PHOENIX – Diamondbacks rookie left-hander Wade Miley added Wednesday night to what’s been an incredible season so far, though he seems to be the only one oblivious to the degree of his success. He’s still just happy to be here.
“I was just excited from Day 1 when (manager Kirk Gibson) told be me I was going to be on the team,” Miley said Wednesday night. “I didn’t care if I was the bullpen catcher.”
The bullpen catcher he is not. In fact, with pitching numbers that lead all rookies, Miley has been the D-backs’ most effective starter and very well could be in line for an All-Star appearance. Not bad for a 25th man originally kept on as a long reliever.
Miley notched another dominant performance Wednesday night in a 6-1 win over the Rockies. In getting his NL rookie-best seventh win (tied with Texas’ Yu Darvish for the league lead among rookies), Miley threw a season-high eight innings and allowed one earned run on just three hits while striking out five.
“He was outstanding,” Gibson said. “It’s the same Wade we’ve seen, and he went a little deeper today.”
In addition to his seven wins – one off the NL lead – Miley owns a sparkling 2.53 ERA. That’s easily the best among rookies, is 0.81 points better than Darvish and seventh-best overall in the NL.
With Ian Kennedy having gone through a rough patch, Daniel Hudson missing time with a shoulder injury and Trevor Cahill still searching for consistency, Miley’s reliability in the rotation has been one of the reasons the D-backs have avoided collapse.
“He’s been a rock for us,” Gibson said. “He trusts the game plan, he trusts his catcher and he makes it easy on himself.”
How Miley went from long reliever to apparent staff ace is a little complicated.
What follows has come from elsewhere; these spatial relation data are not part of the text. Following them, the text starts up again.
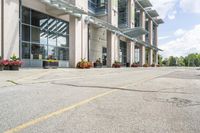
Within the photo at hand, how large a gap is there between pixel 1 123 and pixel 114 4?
4211 centimetres

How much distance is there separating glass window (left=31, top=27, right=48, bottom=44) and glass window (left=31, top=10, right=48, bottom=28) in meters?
0.56

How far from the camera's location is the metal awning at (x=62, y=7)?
26016 mm

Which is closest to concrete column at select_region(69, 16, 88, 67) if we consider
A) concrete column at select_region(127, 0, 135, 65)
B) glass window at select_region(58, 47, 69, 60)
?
glass window at select_region(58, 47, 69, 60)

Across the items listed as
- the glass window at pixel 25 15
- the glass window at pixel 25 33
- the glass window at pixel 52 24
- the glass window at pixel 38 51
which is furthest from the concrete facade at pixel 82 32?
the glass window at pixel 38 51

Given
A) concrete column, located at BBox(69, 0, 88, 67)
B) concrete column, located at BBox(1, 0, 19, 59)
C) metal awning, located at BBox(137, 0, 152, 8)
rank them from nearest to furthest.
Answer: concrete column, located at BBox(1, 0, 19, 59), concrete column, located at BBox(69, 0, 88, 67), metal awning, located at BBox(137, 0, 152, 8)

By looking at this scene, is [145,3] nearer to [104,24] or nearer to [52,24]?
[104,24]

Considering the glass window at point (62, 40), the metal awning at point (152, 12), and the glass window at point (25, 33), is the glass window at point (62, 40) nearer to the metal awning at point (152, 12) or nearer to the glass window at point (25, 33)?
the glass window at point (25, 33)

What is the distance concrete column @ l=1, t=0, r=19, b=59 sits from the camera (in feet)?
68.3

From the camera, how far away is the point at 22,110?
6.30 meters

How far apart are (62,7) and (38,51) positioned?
518 cm

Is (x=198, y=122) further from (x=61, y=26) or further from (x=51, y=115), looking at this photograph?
(x=61, y=26)

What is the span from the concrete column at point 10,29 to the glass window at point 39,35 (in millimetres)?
5596

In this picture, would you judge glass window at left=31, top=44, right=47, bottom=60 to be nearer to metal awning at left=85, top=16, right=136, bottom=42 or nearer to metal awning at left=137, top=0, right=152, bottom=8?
metal awning at left=85, top=16, right=136, bottom=42

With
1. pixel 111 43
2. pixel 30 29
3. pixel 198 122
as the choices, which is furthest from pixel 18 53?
pixel 111 43
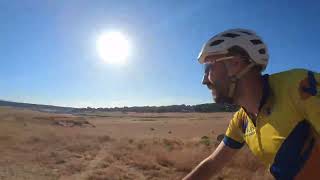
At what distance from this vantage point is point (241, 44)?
2.56m

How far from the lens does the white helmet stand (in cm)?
256

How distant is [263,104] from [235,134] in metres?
0.51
He twice bailed out bad outings by former starter Josh Collmenter before getting a shot of his own when Hudson went on the disabled list.
Then it was unclear if Miley would remain in the rotation, even after six shutout innings in his first start. He did get another shot, and his one-hit, no-earned run outing essentially solidified a spot in the rotation. But ask the 25-year-old what the secret’s been to his success and you’ll hear little more than “just throwing strikes.”
“I’m trying to stick with what we started with,” Miley said. “Everything’s working.”
Indeed, everything is working. So much so that local and national buzz has Miley an early contender for the NL Rookie of the Year Award. It may be early, but Miley is certainly working on a compelling case. He, of course, isn’t thinking about individual honors with the D-backs running third in the NL West.
“I just try not to think about that too much,” Miley said. “Just stay focused on what we’re trying to do as a team and we’ll go from there.”
And how about the talk of Miley as the D-backs’ potential All-Star Game representative? He’s been their most consistent player overall, pitcher or otherwise. Justin Upton has scuffled most of the year so far, and Chris Young hasn’t been the same since injuring his shoulder.
“I don’t even listen to that stuff,” Miley said. “We just want to get on a roll as a team. We’ve been struggling.”
There’s no way of knowing how long Miley will maintain the results he has seen so far, but he’s undoubtedly off to a very good start. If there were any knock against him Wednesday night, it was his 0 for 3 performance at the plate.
That’s no unusual line for a pitcher, and no one was actually criticizing him, but with an eight-game hitting streak entering the night, Miley had set the bar perhaps a bit high for himself. He knows he is no Silver Slugger, though, and was not lobbying for another at-bat with two outs in the eighth and Colorado reliever Rex Brothers on the mound.
“That dude was throwing 95,” Miley said. “I didn’t have a chance.”